Erin Durban

Associate Professor of Anthropology

Erin L. Durban (they/them) is a white, queer, nonbinary, disabled, and chronically ill professor who serves on the CDSC Leadership Team. They are an interdisciplinary scholar activist and author of The Sexual Politics of Empire: Postcolonial Homophobia in Haiti (2023). They have published a number of articles and chapters in critical disability studies: “ Postcolonial Disablement and/as Transition: Trans* Haitian Narratives of Breaking Open and Stitching Together ” (2017) in Transgender Studies Quarterly, “Anthropology and Ableism” (2021) in American Anthropologist, and “Doing It Together: A Queer Case for Cripping Ethnography” in Unsettling Queer Anthropology: Foundations, Reorientations, and Departures (2024).

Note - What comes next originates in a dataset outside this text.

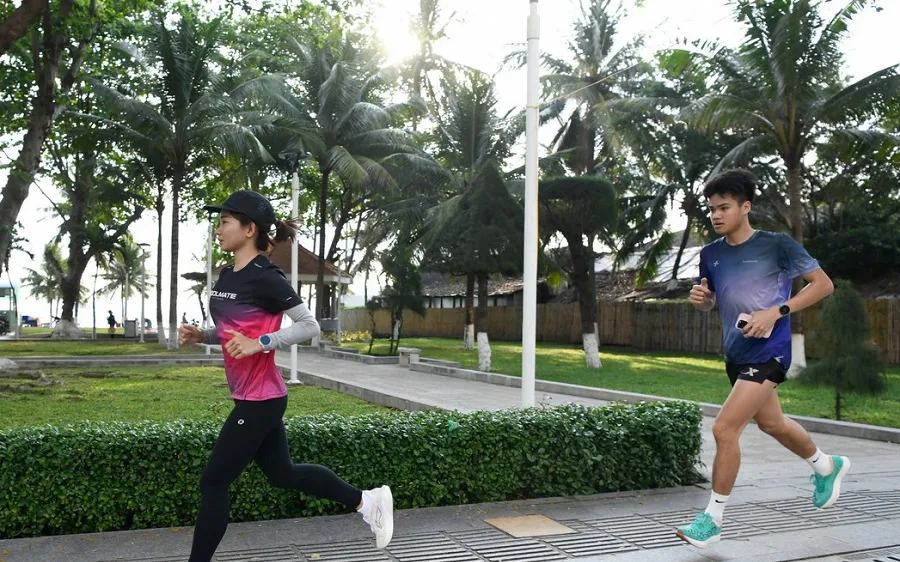 Nguyễn Thị Oanh tập luyện trước khi thi đấu chính thức ở Nha Trang (Khánh Hòa). Ảnh: NHƯ Ý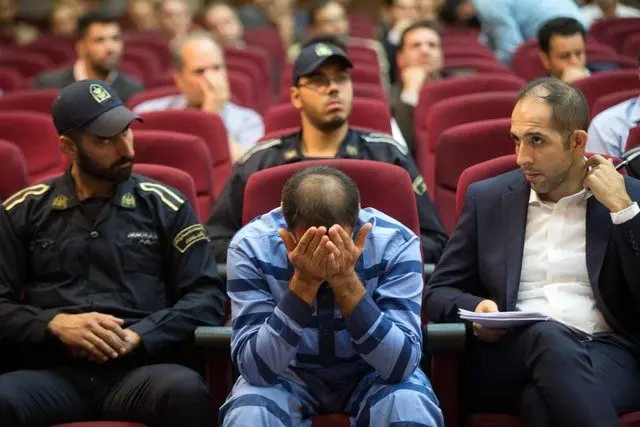 
قاتل بنیتا: مرا اعدام کنید!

Durban is on sabbatical for the 2023-2024 academic year to write their second book, Enabling Ethnography. The traditional model of ethnographic fieldwork relies on hypermobile researchers negotiating their informants’ immobilities, a residue of the interrelated white, colonial, masculinist, and ableist design of anthropology. Enabling Ethnography argues that a greater diversity of researcher bodyminds enhances ethnographic inquiry and analysis for interdisciplinary humanities scholarship. Developed from two collaborative research projects—one an
experiment in anti-ableist research design about universities and racial inequality, the other an oral history project with disabled anthropologists—this project additionally makes a significant methodological contribution in terms of thinking through the details of disability accessibility and collective access in ethnographic fieldwork.

Their activities for the CDSC have included organizing critical disability studies programming on campus (such as the Queer and Trans* Ecologies Symposium), consulting about disability accessibility and collective access
in research and teaching, and representing the CDSC on the RIDGS Advisory Board. Durban additionally served as a liaison on the University Senate Disability Issues Committee (2020-2023).

Photo is a headshot of Erin smiling, with short brown and grey hair, clear-framed glasses, a silver nose ring, and a black button-up shirt.